▶ What to do:
Pictures within the data are to be left out; everything else must be reproduced exactly.

▶ Data to process:
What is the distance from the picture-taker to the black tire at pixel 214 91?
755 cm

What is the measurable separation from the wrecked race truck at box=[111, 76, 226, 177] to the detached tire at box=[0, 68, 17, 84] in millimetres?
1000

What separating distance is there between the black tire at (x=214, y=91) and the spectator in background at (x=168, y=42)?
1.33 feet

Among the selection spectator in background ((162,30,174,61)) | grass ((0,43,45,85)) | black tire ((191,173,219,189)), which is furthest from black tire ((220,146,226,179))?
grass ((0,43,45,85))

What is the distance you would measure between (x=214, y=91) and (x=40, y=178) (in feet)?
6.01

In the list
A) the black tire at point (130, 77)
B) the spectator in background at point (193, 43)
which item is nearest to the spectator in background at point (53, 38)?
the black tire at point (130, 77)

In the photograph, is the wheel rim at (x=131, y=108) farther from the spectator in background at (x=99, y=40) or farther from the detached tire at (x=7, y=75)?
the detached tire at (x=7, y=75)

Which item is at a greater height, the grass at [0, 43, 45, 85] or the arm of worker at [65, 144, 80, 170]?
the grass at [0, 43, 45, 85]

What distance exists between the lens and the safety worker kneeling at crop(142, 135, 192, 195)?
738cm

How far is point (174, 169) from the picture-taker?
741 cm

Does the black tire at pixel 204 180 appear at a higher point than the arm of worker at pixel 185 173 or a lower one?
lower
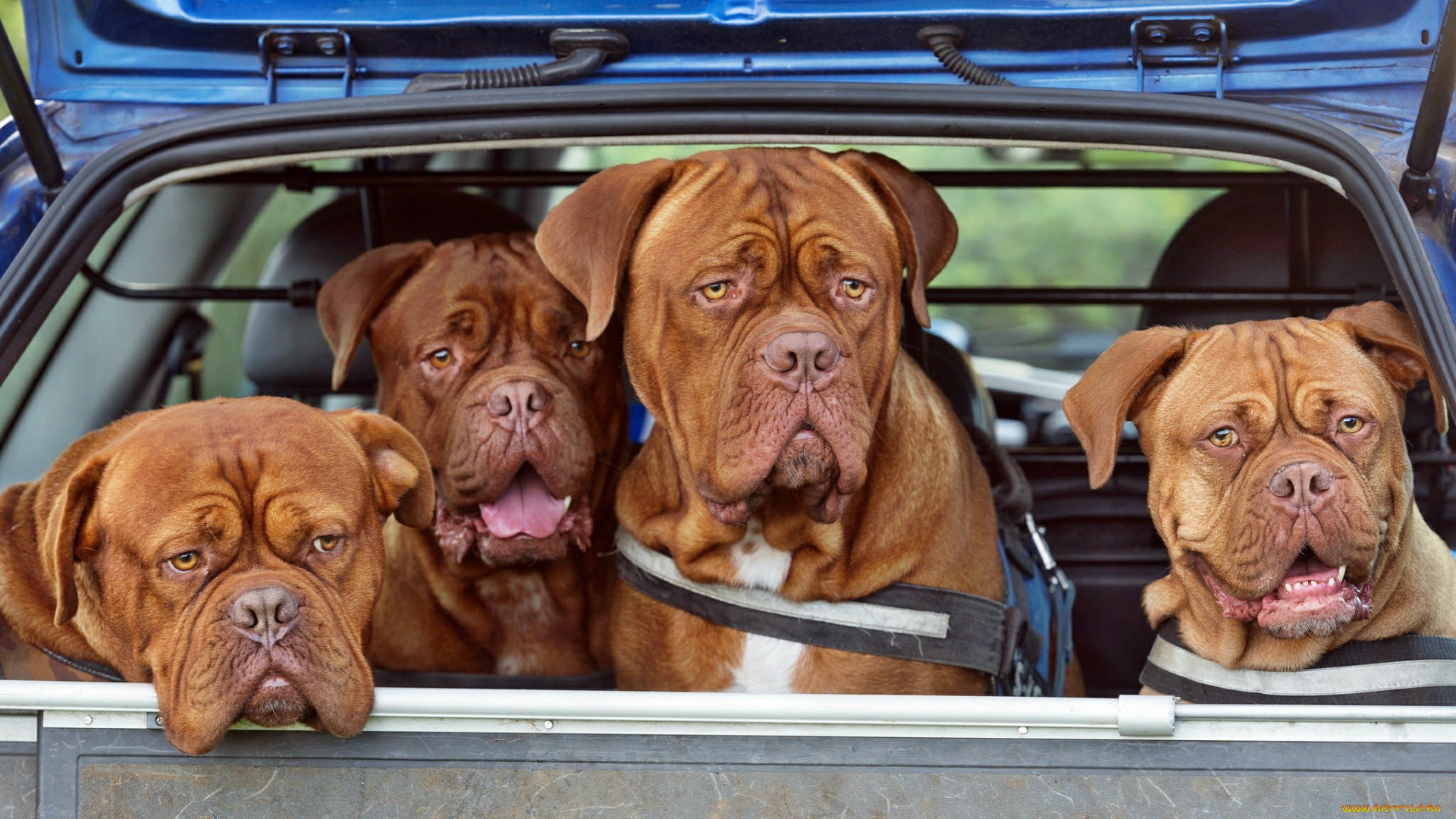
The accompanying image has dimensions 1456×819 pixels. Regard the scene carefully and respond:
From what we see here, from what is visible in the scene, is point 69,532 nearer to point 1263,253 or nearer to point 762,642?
point 762,642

▶ Exercise output:
What is the distance from the picture-taker to the black tire at pixel 214 91?
755 cm

What is the measurable separation from the wrecked race truck at box=[111, 76, 226, 177] to the detached tire at box=[0, 68, 17, 84] in millimetres?
1000

What separating distance is there between the black tire at (x=214, y=91) and the spectator in background at (x=168, y=42)?
1.33 feet

Among the selection spectator in background ((162,30,174,61)) | grass ((0,43,45,85)) | black tire ((191,173,219,189)), which is furthest from black tire ((220,146,226,179))?
grass ((0,43,45,85))

What is the distance you would measure between (x=214, y=91) and (x=40, y=178) (in feet)?
6.01

In the list
A) the black tire at point (130, 77)
B) the spectator in background at point (193, 43)
which item is nearest to the spectator in background at point (53, 38)?
the black tire at point (130, 77)

In the photograph, is the wheel rim at (x=131, y=108) farther from the spectator in background at (x=99, y=40) or farther from the detached tire at (x=7, y=75)?
the detached tire at (x=7, y=75)

Which item is at a greater height, the grass at [0, 43, 45, 85] or the arm of worker at [65, 144, 80, 170]?
the grass at [0, 43, 45, 85]

What distance exists between the lens and the safety worker kneeling at crop(142, 135, 192, 195)?
738cm

How far is point (174, 169) from the picture-taker?
741 cm

Does the black tire at pixel 204 180 appear at a higher point than the arm of worker at pixel 185 173 or a lower one?
lower
The accompanying image has dimensions 1456×819 pixels. Regard the scene carefully and respond:
From what we see here, from what is visible in the scene, is point 69,532 nearer to point 1263,253 or nearer to point 762,642?
point 762,642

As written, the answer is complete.